Постановление Европейского суда по правам человека от 26.11.2009 «Дело Назаров (nazarov) против России» [англ.]

Город принятия

EUROPEAN COURT OF HUMAN RIGHTS
FIRST SECTION
CASE OF NAZAROV v. RUSSIA
(Application No. 13591/05)
JUDGMENT*
(Strasbourg, 26.XI.2009)
____________________________
*This judgment will become final in the circumstances set out in Article 44 § 2 of the Convention. It may be subject to editorial revision.

In the case of Nazarov v. Russia,

The European Court of Human Rights (First Section), sitting as a Chamber composed of:

Christos Rozakis, President,

Anatoly Kovler,

Elisabeth Steiner,

Dean Spielmann,

Sverre Erik Jebens,

Giorgio Malinverni,

George Nicolaou, judges,

and {Soren}*Nielsen, Section Registrar,

____________________________
*Здесь и далее по тексту слова на национальном языке набраны латинским шрифтом и выделены фигурными скобками.

Having deliberated in private on 5 November 2009,

Delivers the following judgment, which was adopted on that date:

PROCEDURE
1. The case originated in an application (No. 13591/05) against the Russian Federation lodged with the Court under Article 34 of the Convention for the Protection of Human Rights and Fundamental Freedoms ("the Convention") by a Tajikistani national, Mr Rakhmatullo Ismatulloyevich Nazarov ("the applicant"), on 8 April 2005.

2. The applicant was represented by Mr M. Ovchinnikov, a lawyer practising in Vladimir. The Russian Government ("the Government") were represented by Mr G. Matyushkin, Representative of the Russian Federation at the European Court of Human Rights.

3. On 26 May 2008 the President of the First Section decided to give notice of the application to the Government. It was also decided to examine the merits of the application at the same time as its admissibility (Article 29 § 3).

4. The Government objected to the joint examination of the admissibility and merits of the application. Having considered the Government's objection, the Court dismissed it.

THE FACTS
I. The circumstances of the case
5. The applicant was born in 1980 and lives in Dushanbe, Tajikistan. He is currently detained in remand prison IZ-33/1 in Vladimir.

A. The applicant's placement in custody and detention
6. At the material time the applicant was pursuing postgraduate studies in Vladimir, Russia.

7. On 4 April 2004 an investigator of the Department of Interior of the Vladimir Region instituted criminal proceedings against the applicant under Article 228 § 4 of the Russian Criminal Code (purchase or possession of drugs in large quantities). On the same day the applicant was arrested.

8. On 6 April 2004 the Frunzenskiy District Court of Vladimir ("the district court") ordered the applicant's placement in custody reasoning that he had been charged with a serious crime and that, if he remained at liberty, he could have absconded or interfered with the investigation or continued his unlawful activities.

9. On 3 June 2004 the district court extended the term of the applicant's detention until 4 July 2004.
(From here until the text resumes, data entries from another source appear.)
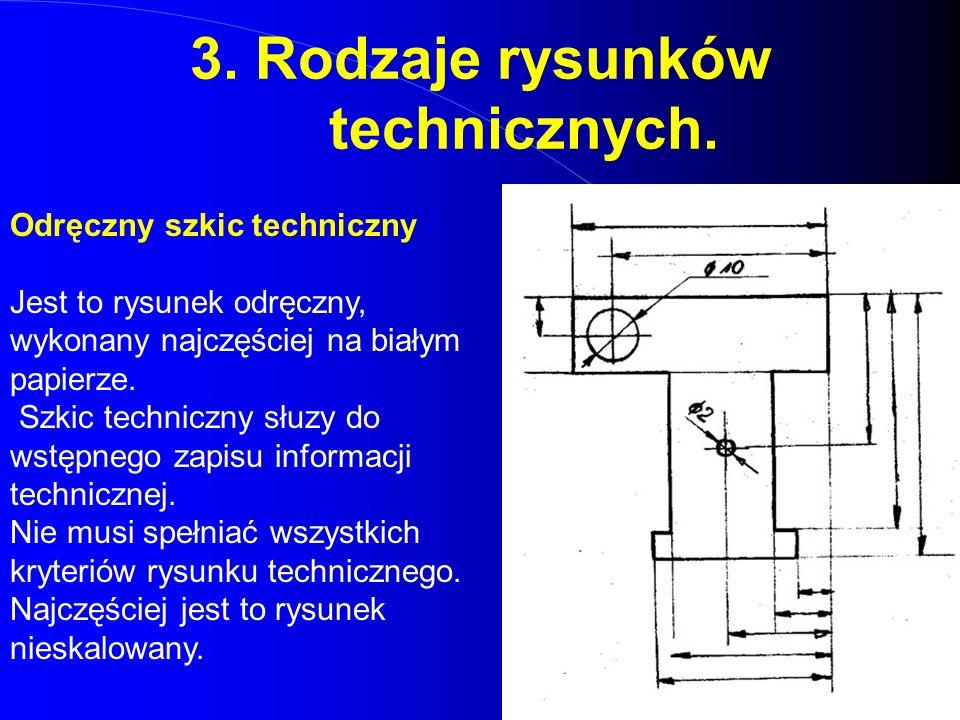 3. Rodzaje rysunków technicznych.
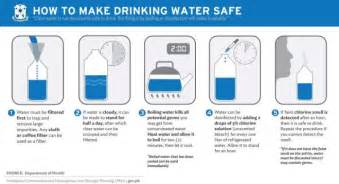how to make drinking water safe by department of health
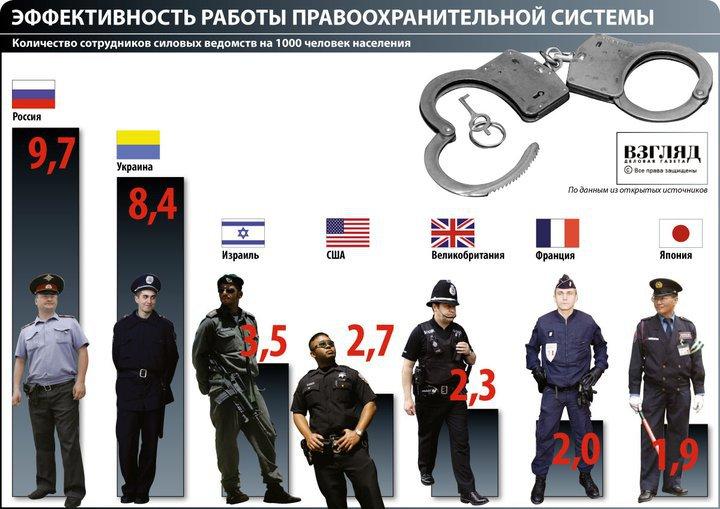 Закон о полиции: что изменится?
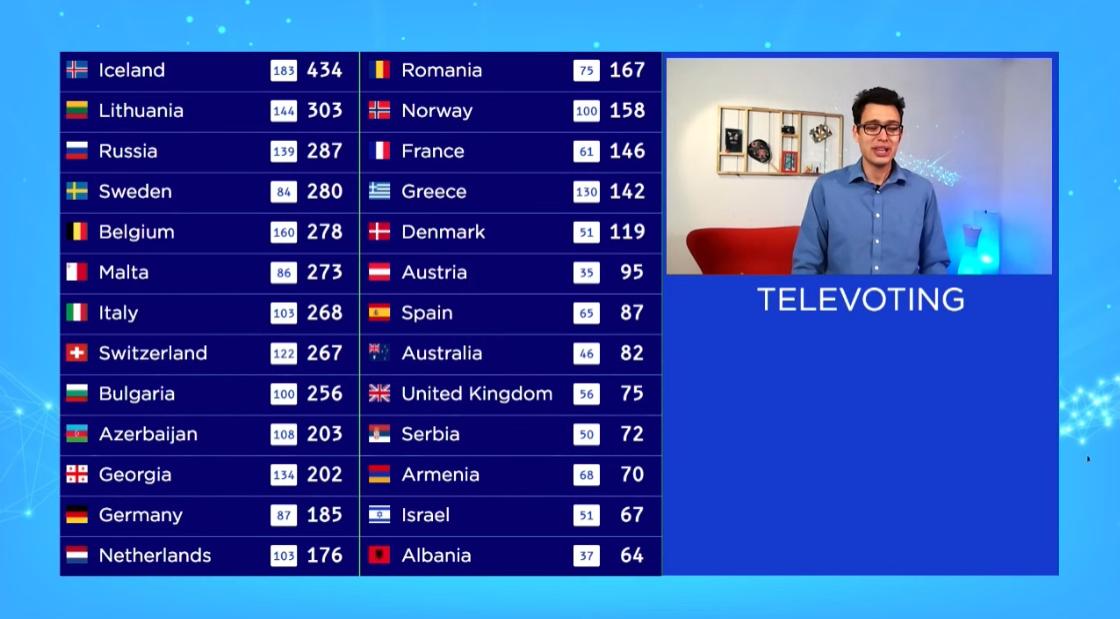 televoting-eurostream2020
10. On 2 July 2004 the district court extended the term of the applicant's detention until 4 August 2004 for the reason that the investigators needed to take certain steps and that the applicant was charged with a serious crime and, once released, could have absconded, continued unlawful activities and impeded the investigation.

11. On 5 August 2004 the investigators transferred the file in the applicant's criminal case to the district court.

12. On 16 August 2004 the district court scheduled a hearing on 27 August 2004 and ruled that the preventive measure applied to the applicant remain unchanged.

13. On 27 August 2004 the hearing was postponed until 28 September 2004 due to the absence of witnesses.

14. On 28 September 2004 at counsel for the applicant's request the district court decided to return the case file to the prosecutor's office for further investigation. Ten days later the case was transferred to the investigators.

15. On 18 November 2004 the prosecutor's office transferred the case to the district court. On 22 November 2004 the district court received the case file.

16. On 30 November 2004 the district court scheduled a hearing for 9 December 2004 and ruled that the preventive measure remain unchanged.

17. On 8 December 2004 the hearing was postponed until 17 January 2005 upon counsel for the applicant's request.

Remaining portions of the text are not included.